For instance, sending coupons for diapers to people who have no children is a fairly obvious mistake. But it can happen easily if the marketing department of a diaper company ends up with invalid results from their predictive analytics model.

Gmail might not always suggest the right people if you’re trying to fill in the prospective customers you might have forgotten to include in a group e-mail list. Facebook, to give another example, may suggest friends who might not be the type you’re looking for.

In such cases, it’s possible that there’s too large a margin of error in the models or algorithms. In most cases, the flaws and anomalies are in the data initially selected to power the predictive model — but the algorithms that power the predictive model might have large chunks of invalid data.

Basics of data variety in predictive analysis

The absence of uniformity in data is another big challenge known as data variety. From the endless stream of unstructured text data (generated through e-mails, presentations, project reports, texts, tweets) to structured bank statements, geolocation data, and customer demographics, companies are starving for this variety of data.

Aggregating this data and preparing it for analytics is a complex task. How can you integrate data generated from different systems such as Twitter,, Google search, and a third party that tracks customer data? Well, the answer is that there is no common solution.
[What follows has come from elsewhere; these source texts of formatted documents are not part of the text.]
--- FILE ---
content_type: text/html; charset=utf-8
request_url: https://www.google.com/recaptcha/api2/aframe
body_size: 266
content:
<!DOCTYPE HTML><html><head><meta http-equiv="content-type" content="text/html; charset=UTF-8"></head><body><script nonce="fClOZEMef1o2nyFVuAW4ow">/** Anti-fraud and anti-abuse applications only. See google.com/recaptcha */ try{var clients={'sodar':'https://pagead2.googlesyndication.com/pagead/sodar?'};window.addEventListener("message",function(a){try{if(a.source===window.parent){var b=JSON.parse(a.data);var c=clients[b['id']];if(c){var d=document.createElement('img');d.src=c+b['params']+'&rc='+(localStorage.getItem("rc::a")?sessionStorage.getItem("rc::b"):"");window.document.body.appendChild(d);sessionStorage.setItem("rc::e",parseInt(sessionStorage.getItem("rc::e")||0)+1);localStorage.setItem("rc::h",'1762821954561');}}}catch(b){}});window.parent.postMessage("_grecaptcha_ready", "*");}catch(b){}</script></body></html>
Every situation is different, and the data scientist usually has to do a lot of maneuvering to integrate the data and prepare it for analytics.

Even so, a simple approach to standardization can support data integration from different sources: You agree with your data providers to a standard data format that your system can handle — a framework that can make all your data sources generate data that’s readable by both humans and machines. Think of it as a new language that all big-data sources will speak every time they’re in the big-data world.